So I had started a thread under ATM asking about using a borescope camera on axis for dpac testing.  Nobody seems to have tried it, and didn't seem to think it would work, since borescopes typically have wide angle lenses on them focused in the near field.  

 

So I've come back here, and have some questions.  I have tried several configurations with my firefly MV camera and get no better results than I showed above.  Usually, they're a lot worse, if I can find the reflection at all, that is.  Note that this test is of the 8" f//8 mirror that i've stripped the coatings from.  

 

I find that, once I've gotten the optics collimated, I still can't see the ronchi bands over the whole mirror.  As I said, the results I've been getting are worse than what I showed above, with the ronchigram being "football shaped" with the shadow of the secondary mirror on one side of the football.  The whole mirror is visible in the camera, too (see attached pic taken with one shop light on so I could see the secondary hub at the same time view the ronchigram).  Note that this was the best I could do with the adjustment screws on the primary cell.  I never did get the bands on the "left" side of the mirror, unless I rotated the camera/light, but then got the same size or narrower football.  So I don't know why I'm not seeing the ronchigram over the mirror.

 

I've tried just using the ronchi screen and LED and viewing by eye, but I can't find the reflection any easier by eye.  I can't adjust the mirror support while viewing either.  And I would rather not core the Perkin Elmer 12" flat if at all possible.  It's just too nice (and about 2 1/2" thick).  Being on the optic axis without having a **** secondary to adjust as well as the primary and flat, would certainly be my preference, so I've been thinking about building a support stand that would hold a 1 1/4" ID tube that I could put my laser in and then swap out for the camera/light/ronchi screen.

 

Questions: 

 

*How close does a camera lens need to be to the ronchi screen to image the ronchigram?

* * * * *

*Work request*:
Using the telescope-testing post, answer:
(a) What has been stripped from the 8" mirror being tested?
(b) About how thick is the Perkin Elmer 12" flat?
(c) What inner diameter of tube would the planned support stand hold?
Answer from the telescope-testing post alone.

*Source material*:
* * * * *

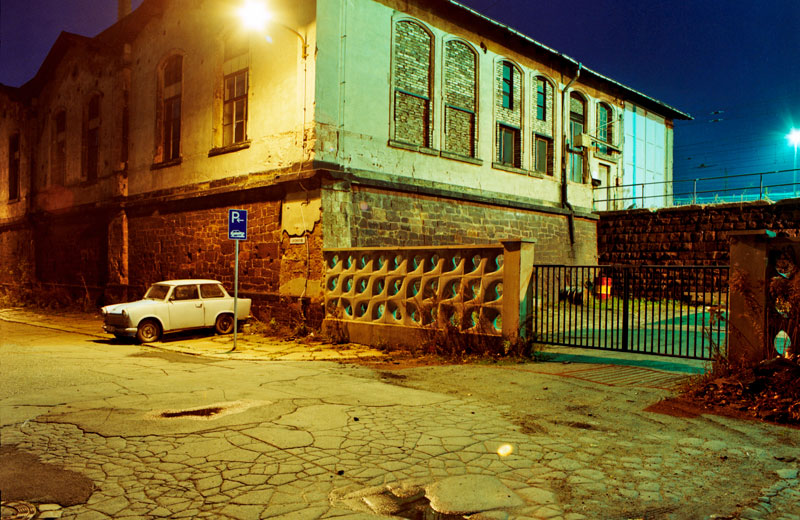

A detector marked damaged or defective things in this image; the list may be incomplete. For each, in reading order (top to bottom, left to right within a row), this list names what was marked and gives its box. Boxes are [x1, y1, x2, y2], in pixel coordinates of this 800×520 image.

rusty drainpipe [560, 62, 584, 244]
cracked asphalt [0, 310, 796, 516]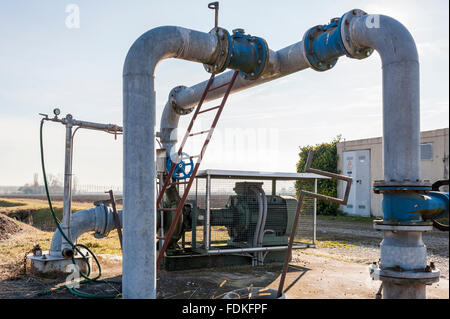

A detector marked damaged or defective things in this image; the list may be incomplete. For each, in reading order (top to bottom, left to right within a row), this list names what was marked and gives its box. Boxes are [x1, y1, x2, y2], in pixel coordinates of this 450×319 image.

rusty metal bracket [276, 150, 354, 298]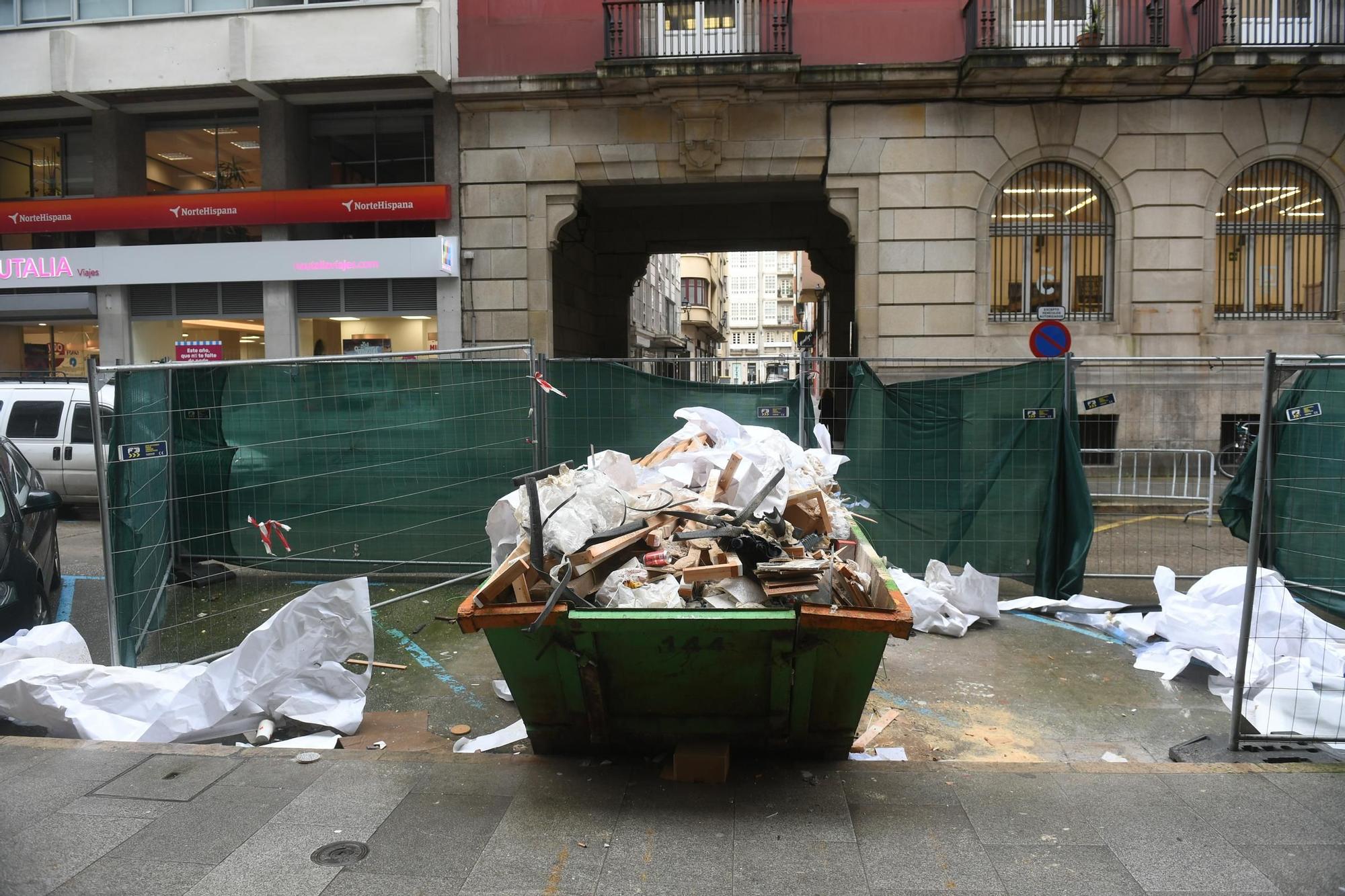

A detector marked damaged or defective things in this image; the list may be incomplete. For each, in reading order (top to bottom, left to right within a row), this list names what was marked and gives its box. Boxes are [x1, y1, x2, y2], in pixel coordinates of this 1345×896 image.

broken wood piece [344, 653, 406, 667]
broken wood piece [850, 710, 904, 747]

* * * * *

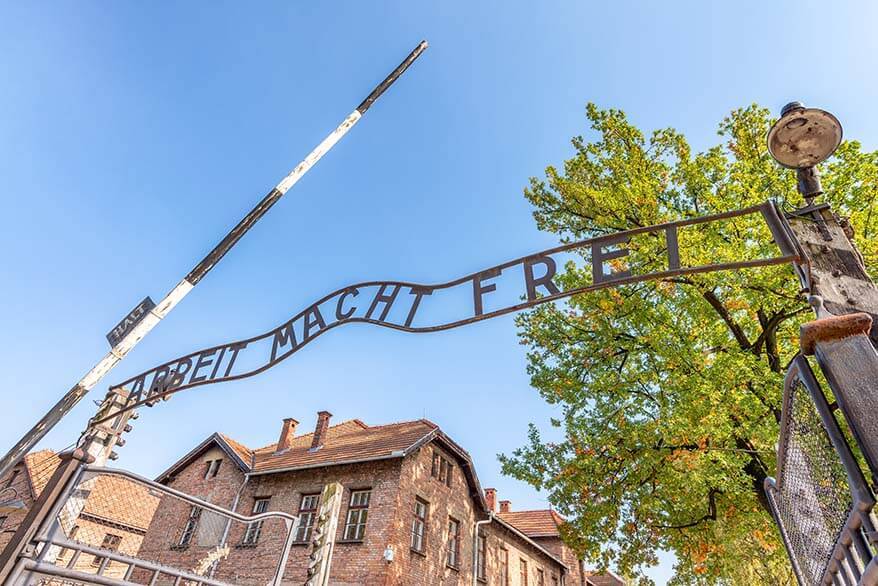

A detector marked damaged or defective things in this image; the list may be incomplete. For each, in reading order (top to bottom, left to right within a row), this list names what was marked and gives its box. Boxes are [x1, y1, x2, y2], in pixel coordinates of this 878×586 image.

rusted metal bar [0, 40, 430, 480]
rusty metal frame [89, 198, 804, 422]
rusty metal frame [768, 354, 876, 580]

* * * * *

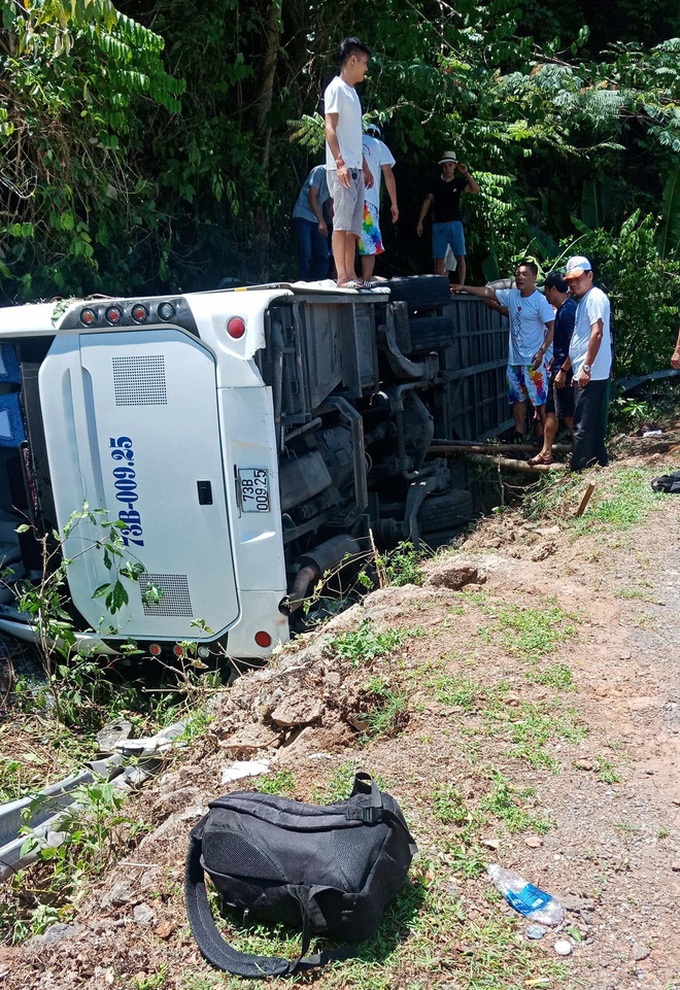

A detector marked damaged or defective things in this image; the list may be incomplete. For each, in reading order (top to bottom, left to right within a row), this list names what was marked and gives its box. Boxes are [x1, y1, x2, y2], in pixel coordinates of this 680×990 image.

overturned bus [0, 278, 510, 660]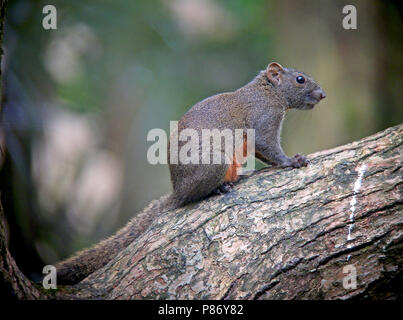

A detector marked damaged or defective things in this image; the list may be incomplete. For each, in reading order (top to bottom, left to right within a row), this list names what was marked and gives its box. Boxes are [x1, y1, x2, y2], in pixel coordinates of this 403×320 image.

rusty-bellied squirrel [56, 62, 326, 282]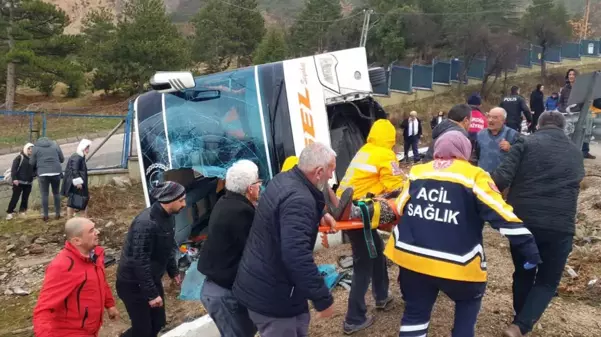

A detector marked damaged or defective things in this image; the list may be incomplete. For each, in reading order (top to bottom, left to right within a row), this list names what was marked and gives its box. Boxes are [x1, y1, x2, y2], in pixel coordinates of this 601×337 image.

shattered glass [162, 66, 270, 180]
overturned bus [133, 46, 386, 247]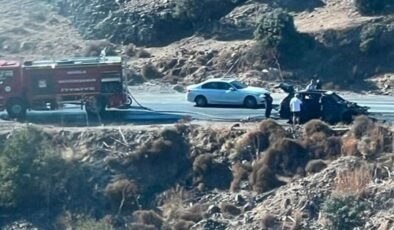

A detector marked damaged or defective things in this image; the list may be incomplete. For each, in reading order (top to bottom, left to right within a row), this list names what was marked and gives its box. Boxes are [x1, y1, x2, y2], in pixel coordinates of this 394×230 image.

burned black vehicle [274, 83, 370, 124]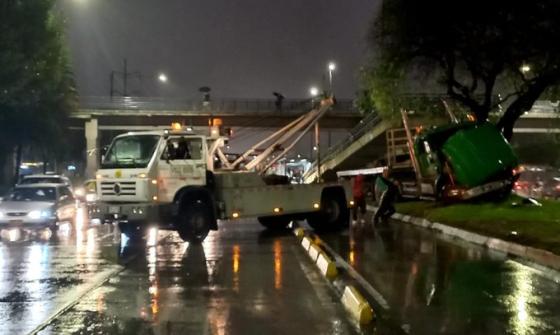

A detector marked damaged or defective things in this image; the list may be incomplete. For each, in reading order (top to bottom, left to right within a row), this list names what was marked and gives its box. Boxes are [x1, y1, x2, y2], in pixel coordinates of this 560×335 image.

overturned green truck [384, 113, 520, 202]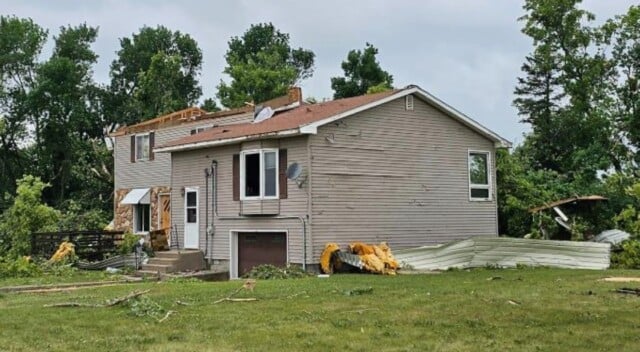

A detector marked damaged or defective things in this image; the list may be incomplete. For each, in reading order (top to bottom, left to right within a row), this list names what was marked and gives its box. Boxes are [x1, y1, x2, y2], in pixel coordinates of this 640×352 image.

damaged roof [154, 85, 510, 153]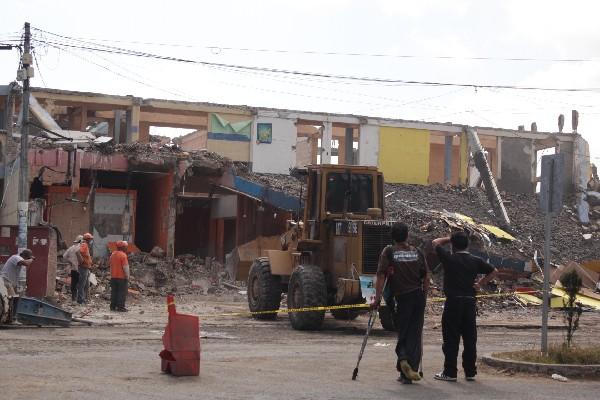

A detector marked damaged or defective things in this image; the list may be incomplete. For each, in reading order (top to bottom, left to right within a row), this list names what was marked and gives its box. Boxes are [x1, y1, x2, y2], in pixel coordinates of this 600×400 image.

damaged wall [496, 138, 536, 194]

* * * * *

*Response*:
(a) The coatings.
(b) About 2 1/2".
(c) 1 1/4".